At the annual meeting, CISA Executive Director Phil Korman also talked about the way COVID-19 has affected farmers and the need for advocacy for farmworker needs.

“It was clear from the onset of the pandemic that our basic need for food was feeling threatened, and the governor responded by including farms, farmers markets and others in the state food economy, and defining those folks as essential workers,” Korman said.

Farmworkers were unable to avoid the risks most Americans were able to avoid — working in person, interacting with strangers and going to work in crowded vehicles.

“They really had no choice,” he said.

“We sang their praises when our families’ food supply was endangered, but the commonwealth was not ensuring that they could get tested until CISA and other advocates, with the help of our legislators — led by Sen. Comerford and Rep. (Natalie) Blais — turned that around,” Korman said.

He added that the same is happening now with vaccines.

“All of us who have tried to get vaccines,” Korman said, “you have a much better chance if you have resources, time, and you’re not suffering barriers because of culture and language.”

In partnership with others, Korman said CISA aims to highlight the debt society owes to farmworkers.

“We’re working to change government policies and laws to improve both the viability of farm businesses, and to address equity and honor those who have worked on farms, who have not yet received the respect they are due,” he said.

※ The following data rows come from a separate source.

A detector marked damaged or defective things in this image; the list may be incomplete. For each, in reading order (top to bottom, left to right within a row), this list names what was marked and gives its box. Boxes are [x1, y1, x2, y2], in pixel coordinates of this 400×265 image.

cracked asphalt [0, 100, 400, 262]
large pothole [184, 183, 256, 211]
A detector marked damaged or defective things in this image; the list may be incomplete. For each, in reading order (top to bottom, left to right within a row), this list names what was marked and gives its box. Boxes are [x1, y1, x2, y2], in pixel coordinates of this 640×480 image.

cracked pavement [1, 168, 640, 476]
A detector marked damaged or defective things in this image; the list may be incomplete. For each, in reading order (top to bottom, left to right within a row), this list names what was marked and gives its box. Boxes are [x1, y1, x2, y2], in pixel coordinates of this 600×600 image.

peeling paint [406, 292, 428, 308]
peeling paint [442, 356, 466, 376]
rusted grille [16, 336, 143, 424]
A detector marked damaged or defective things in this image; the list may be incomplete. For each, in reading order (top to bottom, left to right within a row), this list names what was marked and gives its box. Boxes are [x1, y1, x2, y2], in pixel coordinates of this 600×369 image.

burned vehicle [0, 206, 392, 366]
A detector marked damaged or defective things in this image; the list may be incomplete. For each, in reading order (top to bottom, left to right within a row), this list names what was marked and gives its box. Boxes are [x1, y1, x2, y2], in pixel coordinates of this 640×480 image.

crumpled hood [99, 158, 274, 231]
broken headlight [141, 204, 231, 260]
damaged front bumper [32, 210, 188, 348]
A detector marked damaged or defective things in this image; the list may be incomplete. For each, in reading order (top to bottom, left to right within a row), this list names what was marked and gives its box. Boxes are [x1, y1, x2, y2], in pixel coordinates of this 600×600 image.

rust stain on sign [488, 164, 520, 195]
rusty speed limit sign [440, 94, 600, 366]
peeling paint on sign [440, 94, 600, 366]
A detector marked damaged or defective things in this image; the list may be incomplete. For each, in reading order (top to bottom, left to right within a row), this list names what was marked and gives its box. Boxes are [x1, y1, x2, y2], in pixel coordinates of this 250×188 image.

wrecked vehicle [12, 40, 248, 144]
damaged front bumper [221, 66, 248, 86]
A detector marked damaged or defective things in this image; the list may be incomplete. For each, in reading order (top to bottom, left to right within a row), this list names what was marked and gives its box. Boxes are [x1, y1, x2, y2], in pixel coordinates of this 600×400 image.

He argued that more COVID-19 vaccine clinics should be dedicated to farmworkers and more community clinics should be administering vaccines. For example, earlier this year, the Community Health Center of Franklin County began working with the grant-funded Connecticut River Valley Farmworker Health Program to coordinate vaccinations with a special focus on agricultural workers in congregate living.

Comerford thanked CISA for leading the conversation on essential workers.